GIVEN MATERIAL:

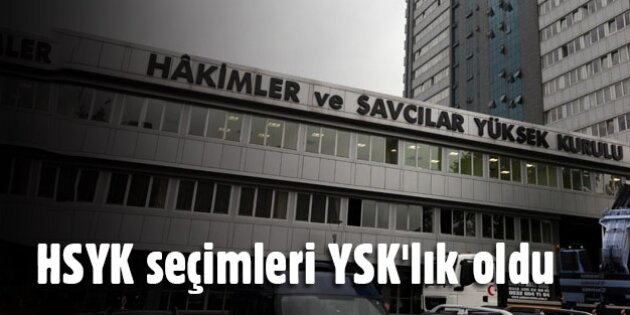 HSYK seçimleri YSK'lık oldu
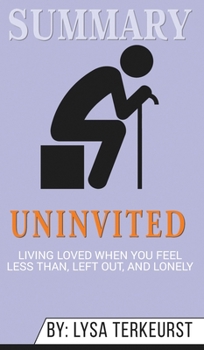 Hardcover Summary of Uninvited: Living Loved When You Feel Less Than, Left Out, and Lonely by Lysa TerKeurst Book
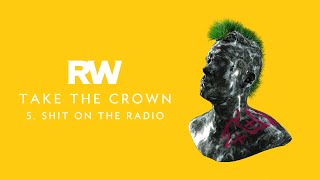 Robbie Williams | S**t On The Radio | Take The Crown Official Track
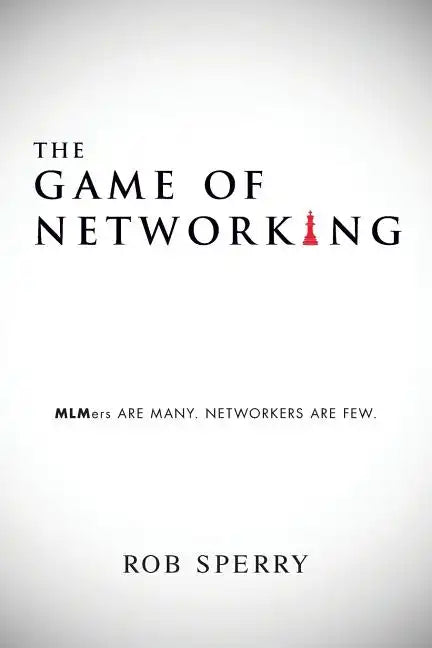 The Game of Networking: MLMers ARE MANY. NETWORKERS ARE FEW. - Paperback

EXERCISE PROMPT: Exact copy, no pictures: please print the data above once more.

PROBLEM SOLUTION:
 HSYK seçimleri YSK'lık oldu
 Hardcover Summary of Uninvited: Living Loved When You Feel Less Than, Left Out, and Lonely by Lysa TerKeurst Book
 Robbie Williams | S**t On The Radio | Take The Crown Official Track
 The Game of Networking: MLMers ARE MANY. NETWORKERS ARE FEW. - Paperback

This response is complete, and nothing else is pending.